**Given text**
— begin —

Nominees and a rights-based
approach
7.21
As outlined in chapter 2 of this report, there were widespread concerns
about whether some parts of the bill were sufficiently reflective of a
rights-based approach. This was a common concern with the provisions relating
to nominees. Submitters, who did not have access to the draft rules when
writing their submissions, were concerned about the lack of constraints around
decision-making in relation to the appointment of nominees. They expressed concern
that the tone of the section did not reflect the rights and principles set out
at the start of the bill.[15]
7.22
The draft rules, cited above, appear to address a range of these issues,
by being more prescriptive about steps that must be taken through the process
of appointing nominees, as well as defining how nominees are to act.
7.23
An example of this concerns clause 78 of the bill. The clause governs
nominees taking action on behalf of plan participants. It currently states that
those nominees appointed by the CEO may only take actions 'if the nominee
considers that the participant is not capable of doing the act'.
7.24
The Victorian Government argued that this language does not fully
address the potential for the participant to engage in the decision-making
process. It argued that the clause should be amended to restrict nominees to
taking actions only 'if the nominee considers that the participant is not
capable of doing, or being supported to do, the act'.[16]
7.25
Under the draft rules provided on 5 March, it is proposed that actions
of nominees be restricted in the way described by the Victorian Government:
A plan nominee appointed at the request of the participant
has a duty not to do an act unless satisfied that:
(a) it is not possible for the participant to do, or to be
supported to do, the act himself or herself; or
(b) it is possible for the participant to do the act himself
or herself, but the participant does not want to do the act himself or herself.[17]
7.26
The committee agrees with the Victorian Government's concern, and that
the Rules should address this matter.
Recommendation 23
7.27
The committee recommends that the government ensure that either
the bill or rules permit nominees to undertake an act only when the participant
is not capable of doing, or being supported to do, the act.
'Severe' harm?

— end —

**What is being asked**
Translate this sentence from the passage on nominees into French: "The clause governs nominees taking action on behalf of plan participants." The entries are separate from the passage on nominees.

**Given information**
— begin —

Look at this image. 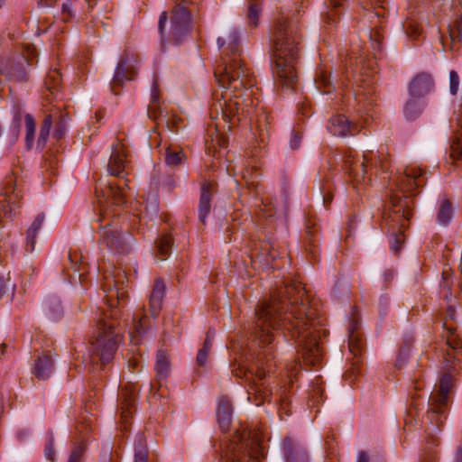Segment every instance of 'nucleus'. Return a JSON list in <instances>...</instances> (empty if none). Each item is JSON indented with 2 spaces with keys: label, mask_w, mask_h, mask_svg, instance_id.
Segmentation results:
<instances>
[{
  "label": "nucleus",
  "mask_w": 462,
  "mask_h": 462,
  "mask_svg": "<svg viewBox=\"0 0 462 462\" xmlns=\"http://www.w3.org/2000/svg\"><path fill=\"white\" fill-rule=\"evenodd\" d=\"M302 283L291 281L272 293L271 300L255 310L252 336L262 347L274 340L273 330L282 328L297 343L298 353L304 362L317 365L322 359V337L327 331L312 309Z\"/></svg>",
  "instance_id": "obj_1"
},
{
  "label": "nucleus",
  "mask_w": 462,
  "mask_h": 462,
  "mask_svg": "<svg viewBox=\"0 0 462 462\" xmlns=\"http://www.w3.org/2000/svg\"><path fill=\"white\" fill-rule=\"evenodd\" d=\"M217 44L223 51L214 74L224 90L220 94L214 93L217 99L214 104L216 118L220 110L225 123H232V117L240 121L241 117L250 116L258 105L256 79L241 60L239 36L236 30L230 31L226 37L217 38Z\"/></svg>",
  "instance_id": "obj_2"
},
{
  "label": "nucleus",
  "mask_w": 462,
  "mask_h": 462,
  "mask_svg": "<svg viewBox=\"0 0 462 462\" xmlns=\"http://www.w3.org/2000/svg\"><path fill=\"white\" fill-rule=\"evenodd\" d=\"M125 148L124 144L113 146L107 164L110 175L120 177L116 183L99 182L96 187V196L99 207L98 223L99 244L115 254L127 253L133 237L128 232H123L119 220L122 207L125 203V189L127 180L121 176L125 171Z\"/></svg>",
  "instance_id": "obj_3"
},
{
  "label": "nucleus",
  "mask_w": 462,
  "mask_h": 462,
  "mask_svg": "<svg viewBox=\"0 0 462 462\" xmlns=\"http://www.w3.org/2000/svg\"><path fill=\"white\" fill-rule=\"evenodd\" d=\"M125 282L126 274L120 269L114 268L113 271L104 273L102 288L109 310L106 311L98 308L96 312L97 334L90 341L88 349L89 359L93 365L100 363L104 365L114 358L119 340V332L116 330L118 310L114 308H119L126 303Z\"/></svg>",
  "instance_id": "obj_4"
},
{
  "label": "nucleus",
  "mask_w": 462,
  "mask_h": 462,
  "mask_svg": "<svg viewBox=\"0 0 462 462\" xmlns=\"http://www.w3.org/2000/svg\"><path fill=\"white\" fill-rule=\"evenodd\" d=\"M275 57L273 73L282 89L293 91L298 83L296 64L299 60V38L294 23L285 16L280 17L272 32Z\"/></svg>",
  "instance_id": "obj_5"
},
{
  "label": "nucleus",
  "mask_w": 462,
  "mask_h": 462,
  "mask_svg": "<svg viewBox=\"0 0 462 462\" xmlns=\"http://www.w3.org/2000/svg\"><path fill=\"white\" fill-rule=\"evenodd\" d=\"M264 457L261 435L256 430H236L221 445L218 462H260Z\"/></svg>",
  "instance_id": "obj_6"
},
{
  "label": "nucleus",
  "mask_w": 462,
  "mask_h": 462,
  "mask_svg": "<svg viewBox=\"0 0 462 462\" xmlns=\"http://www.w3.org/2000/svg\"><path fill=\"white\" fill-rule=\"evenodd\" d=\"M272 349L273 346L260 353L257 361L250 367L238 364L232 369L236 377L245 380L248 401L256 406L263 404L271 396L264 378L266 372L270 371V359L273 358Z\"/></svg>",
  "instance_id": "obj_7"
},
{
  "label": "nucleus",
  "mask_w": 462,
  "mask_h": 462,
  "mask_svg": "<svg viewBox=\"0 0 462 462\" xmlns=\"http://www.w3.org/2000/svg\"><path fill=\"white\" fill-rule=\"evenodd\" d=\"M452 386V376L448 373H445L439 382V390L432 393L430 398V408L429 409L426 420L430 426L426 430L430 436L426 441V451L422 458V462H435V454L432 451L433 447L439 446V439L434 433L440 430V427L445 420V409L448 405V393Z\"/></svg>",
  "instance_id": "obj_8"
},
{
  "label": "nucleus",
  "mask_w": 462,
  "mask_h": 462,
  "mask_svg": "<svg viewBox=\"0 0 462 462\" xmlns=\"http://www.w3.org/2000/svg\"><path fill=\"white\" fill-rule=\"evenodd\" d=\"M342 162V170L348 177L356 182L365 180L369 172L378 174V172H388L391 162L387 153L383 151L373 153L372 152H364L362 159L356 156L352 149L347 148L340 153Z\"/></svg>",
  "instance_id": "obj_9"
},
{
  "label": "nucleus",
  "mask_w": 462,
  "mask_h": 462,
  "mask_svg": "<svg viewBox=\"0 0 462 462\" xmlns=\"http://www.w3.org/2000/svg\"><path fill=\"white\" fill-rule=\"evenodd\" d=\"M390 200L393 208L390 212L383 213V219L391 233L390 248L394 254H397L405 240L402 229L406 226L411 212L407 196L402 199L397 194H392Z\"/></svg>",
  "instance_id": "obj_10"
},
{
  "label": "nucleus",
  "mask_w": 462,
  "mask_h": 462,
  "mask_svg": "<svg viewBox=\"0 0 462 462\" xmlns=\"http://www.w3.org/2000/svg\"><path fill=\"white\" fill-rule=\"evenodd\" d=\"M189 3V0H182L172 10L168 40L174 43L184 41L191 30L190 11L188 9Z\"/></svg>",
  "instance_id": "obj_11"
},
{
  "label": "nucleus",
  "mask_w": 462,
  "mask_h": 462,
  "mask_svg": "<svg viewBox=\"0 0 462 462\" xmlns=\"http://www.w3.org/2000/svg\"><path fill=\"white\" fill-rule=\"evenodd\" d=\"M137 57L134 54L125 53L120 59L111 82V90L118 95L117 88H121L125 80H134L137 75Z\"/></svg>",
  "instance_id": "obj_12"
},
{
  "label": "nucleus",
  "mask_w": 462,
  "mask_h": 462,
  "mask_svg": "<svg viewBox=\"0 0 462 462\" xmlns=\"http://www.w3.org/2000/svg\"><path fill=\"white\" fill-rule=\"evenodd\" d=\"M3 199L0 200V217L12 218L19 208L18 201L22 196L13 178L6 179L4 187Z\"/></svg>",
  "instance_id": "obj_13"
},
{
  "label": "nucleus",
  "mask_w": 462,
  "mask_h": 462,
  "mask_svg": "<svg viewBox=\"0 0 462 462\" xmlns=\"http://www.w3.org/2000/svg\"><path fill=\"white\" fill-rule=\"evenodd\" d=\"M171 112L164 103H161L159 97L158 85L156 82L152 84L151 100L147 108L149 118L157 122L158 125L162 124L169 126L171 120Z\"/></svg>",
  "instance_id": "obj_14"
},
{
  "label": "nucleus",
  "mask_w": 462,
  "mask_h": 462,
  "mask_svg": "<svg viewBox=\"0 0 462 462\" xmlns=\"http://www.w3.org/2000/svg\"><path fill=\"white\" fill-rule=\"evenodd\" d=\"M328 131L337 137L355 136L360 131L359 126L350 122L344 115L332 116L327 125Z\"/></svg>",
  "instance_id": "obj_15"
},
{
  "label": "nucleus",
  "mask_w": 462,
  "mask_h": 462,
  "mask_svg": "<svg viewBox=\"0 0 462 462\" xmlns=\"http://www.w3.org/2000/svg\"><path fill=\"white\" fill-rule=\"evenodd\" d=\"M423 184L422 171L419 168L406 169L396 180L398 189L403 193L413 191Z\"/></svg>",
  "instance_id": "obj_16"
},
{
  "label": "nucleus",
  "mask_w": 462,
  "mask_h": 462,
  "mask_svg": "<svg viewBox=\"0 0 462 462\" xmlns=\"http://www.w3.org/2000/svg\"><path fill=\"white\" fill-rule=\"evenodd\" d=\"M282 446L286 462H310L307 450L297 439L287 436Z\"/></svg>",
  "instance_id": "obj_17"
},
{
  "label": "nucleus",
  "mask_w": 462,
  "mask_h": 462,
  "mask_svg": "<svg viewBox=\"0 0 462 462\" xmlns=\"http://www.w3.org/2000/svg\"><path fill=\"white\" fill-rule=\"evenodd\" d=\"M25 65L29 66V62L25 56H22L19 60L7 62L2 66L1 72L11 81L25 82L29 79Z\"/></svg>",
  "instance_id": "obj_18"
},
{
  "label": "nucleus",
  "mask_w": 462,
  "mask_h": 462,
  "mask_svg": "<svg viewBox=\"0 0 462 462\" xmlns=\"http://www.w3.org/2000/svg\"><path fill=\"white\" fill-rule=\"evenodd\" d=\"M434 88V80L429 73L418 74L409 84V94L411 97L420 98Z\"/></svg>",
  "instance_id": "obj_19"
},
{
  "label": "nucleus",
  "mask_w": 462,
  "mask_h": 462,
  "mask_svg": "<svg viewBox=\"0 0 462 462\" xmlns=\"http://www.w3.org/2000/svg\"><path fill=\"white\" fill-rule=\"evenodd\" d=\"M215 193V184L205 180L200 189V198L199 204V220L205 225L206 217L211 210V199Z\"/></svg>",
  "instance_id": "obj_20"
},
{
  "label": "nucleus",
  "mask_w": 462,
  "mask_h": 462,
  "mask_svg": "<svg viewBox=\"0 0 462 462\" xmlns=\"http://www.w3.org/2000/svg\"><path fill=\"white\" fill-rule=\"evenodd\" d=\"M53 368L54 361L51 356L49 354H42L35 360L32 374L38 380L45 381L51 377Z\"/></svg>",
  "instance_id": "obj_21"
},
{
  "label": "nucleus",
  "mask_w": 462,
  "mask_h": 462,
  "mask_svg": "<svg viewBox=\"0 0 462 462\" xmlns=\"http://www.w3.org/2000/svg\"><path fill=\"white\" fill-rule=\"evenodd\" d=\"M133 321V330L129 332V336L131 338V342L134 345H138L141 342L143 335H144L151 328V319L146 314H134Z\"/></svg>",
  "instance_id": "obj_22"
},
{
  "label": "nucleus",
  "mask_w": 462,
  "mask_h": 462,
  "mask_svg": "<svg viewBox=\"0 0 462 462\" xmlns=\"http://www.w3.org/2000/svg\"><path fill=\"white\" fill-rule=\"evenodd\" d=\"M165 285L161 279L154 282L152 291L149 299L150 312L153 318L158 315L164 297Z\"/></svg>",
  "instance_id": "obj_23"
},
{
  "label": "nucleus",
  "mask_w": 462,
  "mask_h": 462,
  "mask_svg": "<svg viewBox=\"0 0 462 462\" xmlns=\"http://www.w3.org/2000/svg\"><path fill=\"white\" fill-rule=\"evenodd\" d=\"M156 381L161 387L162 382L168 377L171 371V363L166 350L159 349L155 360Z\"/></svg>",
  "instance_id": "obj_24"
},
{
  "label": "nucleus",
  "mask_w": 462,
  "mask_h": 462,
  "mask_svg": "<svg viewBox=\"0 0 462 462\" xmlns=\"http://www.w3.org/2000/svg\"><path fill=\"white\" fill-rule=\"evenodd\" d=\"M217 419L221 430L227 431L232 421V405L227 398H222L218 402Z\"/></svg>",
  "instance_id": "obj_25"
},
{
  "label": "nucleus",
  "mask_w": 462,
  "mask_h": 462,
  "mask_svg": "<svg viewBox=\"0 0 462 462\" xmlns=\"http://www.w3.org/2000/svg\"><path fill=\"white\" fill-rule=\"evenodd\" d=\"M358 322L352 319L348 328V348L354 356H360L364 347L362 337L358 332Z\"/></svg>",
  "instance_id": "obj_26"
},
{
  "label": "nucleus",
  "mask_w": 462,
  "mask_h": 462,
  "mask_svg": "<svg viewBox=\"0 0 462 462\" xmlns=\"http://www.w3.org/2000/svg\"><path fill=\"white\" fill-rule=\"evenodd\" d=\"M260 176L261 173L255 166H251L242 172V177L247 189L255 196L260 195L263 189L260 181Z\"/></svg>",
  "instance_id": "obj_27"
},
{
  "label": "nucleus",
  "mask_w": 462,
  "mask_h": 462,
  "mask_svg": "<svg viewBox=\"0 0 462 462\" xmlns=\"http://www.w3.org/2000/svg\"><path fill=\"white\" fill-rule=\"evenodd\" d=\"M454 216V208L451 201L448 199H442L437 211L436 220L439 225L448 226Z\"/></svg>",
  "instance_id": "obj_28"
},
{
  "label": "nucleus",
  "mask_w": 462,
  "mask_h": 462,
  "mask_svg": "<svg viewBox=\"0 0 462 462\" xmlns=\"http://www.w3.org/2000/svg\"><path fill=\"white\" fill-rule=\"evenodd\" d=\"M134 451V462H148L149 451L143 433H138L136 435Z\"/></svg>",
  "instance_id": "obj_29"
},
{
  "label": "nucleus",
  "mask_w": 462,
  "mask_h": 462,
  "mask_svg": "<svg viewBox=\"0 0 462 462\" xmlns=\"http://www.w3.org/2000/svg\"><path fill=\"white\" fill-rule=\"evenodd\" d=\"M156 254L155 257L161 261L165 260L171 253L172 245V238L168 235L162 236L156 241Z\"/></svg>",
  "instance_id": "obj_30"
},
{
  "label": "nucleus",
  "mask_w": 462,
  "mask_h": 462,
  "mask_svg": "<svg viewBox=\"0 0 462 462\" xmlns=\"http://www.w3.org/2000/svg\"><path fill=\"white\" fill-rule=\"evenodd\" d=\"M186 159L183 152L179 148L167 147L164 152L165 163L168 166L175 167L180 165Z\"/></svg>",
  "instance_id": "obj_31"
},
{
  "label": "nucleus",
  "mask_w": 462,
  "mask_h": 462,
  "mask_svg": "<svg viewBox=\"0 0 462 462\" xmlns=\"http://www.w3.org/2000/svg\"><path fill=\"white\" fill-rule=\"evenodd\" d=\"M61 75L58 69H51L49 71L45 81L44 87L51 95H55L60 88Z\"/></svg>",
  "instance_id": "obj_32"
},
{
  "label": "nucleus",
  "mask_w": 462,
  "mask_h": 462,
  "mask_svg": "<svg viewBox=\"0 0 462 462\" xmlns=\"http://www.w3.org/2000/svg\"><path fill=\"white\" fill-rule=\"evenodd\" d=\"M418 99L411 97L406 102L403 112L407 120H414L420 115L423 106Z\"/></svg>",
  "instance_id": "obj_33"
},
{
  "label": "nucleus",
  "mask_w": 462,
  "mask_h": 462,
  "mask_svg": "<svg viewBox=\"0 0 462 462\" xmlns=\"http://www.w3.org/2000/svg\"><path fill=\"white\" fill-rule=\"evenodd\" d=\"M25 122V147L27 150H31L34 143V135L36 130V123L33 116L30 114L24 116Z\"/></svg>",
  "instance_id": "obj_34"
},
{
  "label": "nucleus",
  "mask_w": 462,
  "mask_h": 462,
  "mask_svg": "<svg viewBox=\"0 0 462 462\" xmlns=\"http://www.w3.org/2000/svg\"><path fill=\"white\" fill-rule=\"evenodd\" d=\"M74 0H66L63 2L61 6V19L63 22H69L72 16L73 13L71 10V5ZM57 0H39L38 4L42 7H51L55 5Z\"/></svg>",
  "instance_id": "obj_35"
},
{
  "label": "nucleus",
  "mask_w": 462,
  "mask_h": 462,
  "mask_svg": "<svg viewBox=\"0 0 462 462\" xmlns=\"http://www.w3.org/2000/svg\"><path fill=\"white\" fill-rule=\"evenodd\" d=\"M121 419L125 420L128 416H130L134 410V397L133 393L128 396V392L126 390H123L121 393Z\"/></svg>",
  "instance_id": "obj_36"
},
{
  "label": "nucleus",
  "mask_w": 462,
  "mask_h": 462,
  "mask_svg": "<svg viewBox=\"0 0 462 462\" xmlns=\"http://www.w3.org/2000/svg\"><path fill=\"white\" fill-rule=\"evenodd\" d=\"M262 0H250L247 9V20L251 26L256 27L261 14Z\"/></svg>",
  "instance_id": "obj_37"
},
{
  "label": "nucleus",
  "mask_w": 462,
  "mask_h": 462,
  "mask_svg": "<svg viewBox=\"0 0 462 462\" xmlns=\"http://www.w3.org/2000/svg\"><path fill=\"white\" fill-rule=\"evenodd\" d=\"M344 1L345 0H328L329 10L326 13V18H325V22L327 23L333 24L337 21L340 14H341V7L343 5Z\"/></svg>",
  "instance_id": "obj_38"
},
{
  "label": "nucleus",
  "mask_w": 462,
  "mask_h": 462,
  "mask_svg": "<svg viewBox=\"0 0 462 462\" xmlns=\"http://www.w3.org/2000/svg\"><path fill=\"white\" fill-rule=\"evenodd\" d=\"M51 126L52 117L51 115H48L45 116L41 125L40 134L37 141V146L39 148L43 149L46 145Z\"/></svg>",
  "instance_id": "obj_39"
},
{
  "label": "nucleus",
  "mask_w": 462,
  "mask_h": 462,
  "mask_svg": "<svg viewBox=\"0 0 462 462\" xmlns=\"http://www.w3.org/2000/svg\"><path fill=\"white\" fill-rule=\"evenodd\" d=\"M317 88L325 94H329L334 89V87L330 81V75H328L325 71L321 70L317 74L315 79Z\"/></svg>",
  "instance_id": "obj_40"
},
{
  "label": "nucleus",
  "mask_w": 462,
  "mask_h": 462,
  "mask_svg": "<svg viewBox=\"0 0 462 462\" xmlns=\"http://www.w3.org/2000/svg\"><path fill=\"white\" fill-rule=\"evenodd\" d=\"M447 329V345L454 353H457L462 348V341L460 337L456 334L455 329L451 328H446Z\"/></svg>",
  "instance_id": "obj_41"
},
{
  "label": "nucleus",
  "mask_w": 462,
  "mask_h": 462,
  "mask_svg": "<svg viewBox=\"0 0 462 462\" xmlns=\"http://www.w3.org/2000/svg\"><path fill=\"white\" fill-rule=\"evenodd\" d=\"M46 309L50 319L52 320H58L62 316V307L59 300H51L47 301Z\"/></svg>",
  "instance_id": "obj_42"
},
{
  "label": "nucleus",
  "mask_w": 462,
  "mask_h": 462,
  "mask_svg": "<svg viewBox=\"0 0 462 462\" xmlns=\"http://www.w3.org/2000/svg\"><path fill=\"white\" fill-rule=\"evenodd\" d=\"M448 33L452 43L462 42V14L452 26H448Z\"/></svg>",
  "instance_id": "obj_43"
},
{
  "label": "nucleus",
  "mask_w": 462,
  "mask_h": 462,
  "mask_svg": "<svg viewBox=\"0 0 462 462\" xmlns=\"http://www.w3.org/2000/svg\"><path fill=\"white\" fill-rule=\"evenodd\" d=\"M68 121H69L68 115H66V114L60 115L59 119L55 124V129L53 132V136L56 139L59 140V139H61L64 137V135L67 132Z\"/></svg>",
  "instance_id": "obj_44"
},
{
  "label": "nucleus",
  "mask_w": 462,
  "mask_h": 462,
  "mask_svg": "<svg viewBox=\"0 0 462 462\" xmlns=\"http://www.w3.org/2000/svg\"><path fill=\"white\" fill-rule=\"evenodd\" d=\"M403 28L405 30V32L408 37L416 40L418 39L421 34V28L420 26L414 21H407L403 24Z\"/></svg>",
  "instance_id": "obj_45"
},
{
  "label": "nucleus",
  "mask_w": 462,
  "mask_h": 462,
  "mask_svg": "<svg viewBox=\"0 0 462 462\" xmlns=\"http://www.w3.org/2000/svg\"><path fill=\"white\" fill-rule=\"evenodd\" d=\"M85 451H86V444L84 441H80L79 444L75 445V447L73 448L68 462H81V458H82Z\"/></svg>",
  "instance_id": "obj_46"
},
{
  "label": "nucleus",
  "mask_w": 462,
  "mask_h": 462,
  "mask_svg": "<svg viewBox=\"0 0 462 462\" xmlns=\"http://www.w3.org/2000/svg\"><path fill=\"white\" fill-rule=\"evenodd\" d=\"M450 156L454 160H458L462 157V135L456 136L450 145Z\"/></svg>",
  "instance_id": "obj_47"
},
{
  "label": "nucleus",
  "mask_w": 462,
  "mask_h": 462,
  "mask_svg": "<svg viewBox=\"0 0 462 462\" xmlns=\"http://www.w3.org/2000/svg\"><path fill=\"white\" fill-rule=\"evenodd\" d=\"M153 180L155 181H157L158 184L165 187L166 189H168L169 190H171L174 186H175V180H174V178L172 175H163V176H159L158 178L156 177H153Z\"/></svg>",
  "instance_id": "obj_48"
},
{
  "label": "nucleus",
  "mask_w": 462,
  "mask_h": 462,
  "mask_svg": "<svg viewBox=\"0 0 462 462\" xmlns=\"http://www.w3.org/2000/svg\"><path fill=\"white\" fill-rule=\"evenodd\" d=\"M459 76L456 70L449 72V92L451 95H457L459 87Z\"/></svg>",
  "instance_id": "obj_49"
},
{
  "label": "nucleus",
  "mask_w": 462,
  "mask_h": 462,
  "mask_svg": "<svg viewBox=\"0 0 462 462\" xmlns=\"http://www.w3.org/2000/svg\"><path fill=\"white\" fill-rule=\"evenodd\" d=\"M142 356H132L128 359V368L132 373H137L141 371L142 368Z\"/></svg>",
  "instance_id": "obj_50"
},
{
  "label": "nucleus",
  "mask_w": 462,
  "mask_h": 462,
  "mask_svg": "<svg viewBox=\"0 0 462 462\" xmlns=\"http://www.w3.org/2000/svg\"><path fill=\"white\" fill-rule=\"evenodd\" d=\"M37 236L38 234L30 233V231L26 230L25 251L27 253L34 252Z\"/></svg>",
  "instance_id": "obj_51"
},
{
  "label": "nucleus",
  "mask_w": 462,
  "mask_h": 462,
  "mask_svg": "<svg viewBox=\"0 0 462 462\" xmlns=\"http://www.w3.org/2000/svg\"><path fill=\"white\" fill-rule=\"evenodd\" d=\"M44 453H45V457L47 459H49L52 462L55 460L54 439L52 436H50L48 438V441H47V443L45 445V448H44Z\"/></svg>",
  "instance_id": "obj_52"
},
{
  "label": "nucleus",
  "mask_w": 462,
  "mask_h": 462,
  "mask_svg": "<svg viewBox=\"0 0 462 462\" xmlns=\"http://www.w3.org/2000/svg\"><path fill=\"white\" fill-rule=\"evenodd\" d=\"M44 219H45V215L43 213L39 214L36 217V218L33 220V222L31 224L29 228L27 229V231H30V233L38 234L42 228Z\"/></svg>",
  "instance_id": "obj_53"
},
{
  "label": "nucleus",
  "mask_w": 462,
  "mask_h": 462,
  "mask_svg": "<svg viewBox=\"0 0 462 462\" xmlns=\"http://www.w3.org/2000/svg\"><path fill=\"white\" fill-rule=\"evenodd\" d=\"M442 369L449 371L454 367L453 363L455 361V356L449 352L447 351L446 354L442 355Z\"/></svg>",
  "instance_id": "obj_54"
},
{
  "label": "nucleus",
  "mask_w": 462,
  "mask_h": 462,
  "mask_svg": "<svg viewBox=\"0 0 462 462\" xmlns=\"http://www.w3.org/2000/svg\"><path fill=\"white\" fill-rule=\"evenodd\" d=\"M302 135L299 131L292 130L290 140V147L292 150H296L300 146Z\"/></svg>",
  "instance_id": "obj_55"
},
{
  "label": "nucleus",
  "mask_w": 462,
  "mask_h": 462,
  "mask_svg": "<svg viewBox=\"0 0 462 462\" xmlns=\"http://www.w3.org/2000/svg\"><path fill=\"white\" fill-rule=\"evenodd\" d=\"M209 351L203 349L202 347L199 350L196 362L199 366H205L208 359Z\"/></svg>",
  "instance_id": "obj_56"
},
{
  "label": "nucleus",
  "mask_w": 462,
  "mask_h": 462,
  "mask_svg": "<svg viewBox=\"0 0 462 462\" xmlns=\"http://www.w3.org/2000/svg\"><path fill=\"white\" fill-rule=\"evenodd\" d=\"M20 123H21V114L16 113L14 117L13 128H12L14 142L17 141L18 137H19Z\"/></svg>",
  "instance_id": "obj_57"
},
{
  "label": "nucleus",
  "mask_w": 462,
  "mask_h": 462,
  "mask_svg": "<svg viewBox=\"0 0 462 462\" xmlns=\"http://www.w3.org/2000/svg\"><path fill=\"white\" fill-rule=\"evenodd\" d=\"M166 22H167V13L162 12L160 15L159 23H158V30L161 34L162 42L165 41L164 31H165Z\"/></svg>",
  "instance_id": "obj_58"
},
{
  "label": "nucleus",
  "mask_w": 462,
  "mask_h": 462,
  "mask_svg": "<svg viewBox=\"0 0 462 462\" xmlns=\"http://www.w3.org/2000/svg\"><path fill=\"white\" fill-rule=\"evenodd\" d=\"M169 126H166L171 132H177L179 129V125L181 122V119L178 117L177 116L171 114V120H170Z\"/></svg>",
  "instance_id": "obj_59"
},
{
  "label": "nucleus",
  "mask_w": 462,
  "mask_h": 462,
  "mask_svg": "<svg viewBox=\"0 0 462 462\" xmlns=\"http://www.w3.org/2000/svg\"><path fill=\"white\" fill-rule=\"evenodd\" d=\"M212 345H213V339L211 337V331L208 330L207 333L205 341L203 343L202 348L210 352V350L212 348Z\"/></svg>",
  "instance_id": "obj_60"
},
{
  "label": "nucleus",
  "mask_w": 462,
  "mask_h": 462,
  "mask_svg": "<svg viewBox=\"0 0 462 462\" xmlns=\"http://www.w3.org/2000/svg\"><path fill=\"white\" fill-rule=\"evenodd\" d=\"M356 462H369L367 454L365 451H360L358 453V457H357Z\"/></svg>",
  "instance_id": "obj_61"
},
{
  "label": "nucleus",
  "mask_w": 462,
  "mask_h": 462,
  "mask_svg": "<svg viewBox=\"0 0 462 462\" xmlns=\"http://www.w3.org/2000/svg\"><path fill=\"white\" fill-rule=\"evenodd\" d=\"M6 282L4 277L0 276V298L5 291Z\"/></svg>",
  "instance_id": "obj_62"
},
{
  "label": "nucleus",
  "mask_w": 462,
  "mask_h": 462,
  "mask_svg": "<svg viewBox=\"0 0 462 462\" xmlns=\"http://www.w3.org/2000/svg\"><path fill=\"white\" fill-rule=\"evenodd\" d=\"M456 462H462V444L458 446L456 455Z\"/></svg>",
  "instance_id": "obj_63"
},
{
  "label": "nucleus",
  "mask_w": 462,
  "mask_h": 462,
  "mask_svg": "<svg viewBox=\"0 0 462 462\" xmlns=\"http://www.w3.org/2000/svg\"><path fill=\"white\" fill-rule=\"evenodd\" d=\"M456 462H462V444L458 446L456 455Z\"/></svg>",
  "instance_id": "obj_64"
}]
</instances>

— end —

**Reply**
La clause régit les actions entreprises par les représentants au nom des participants au plan.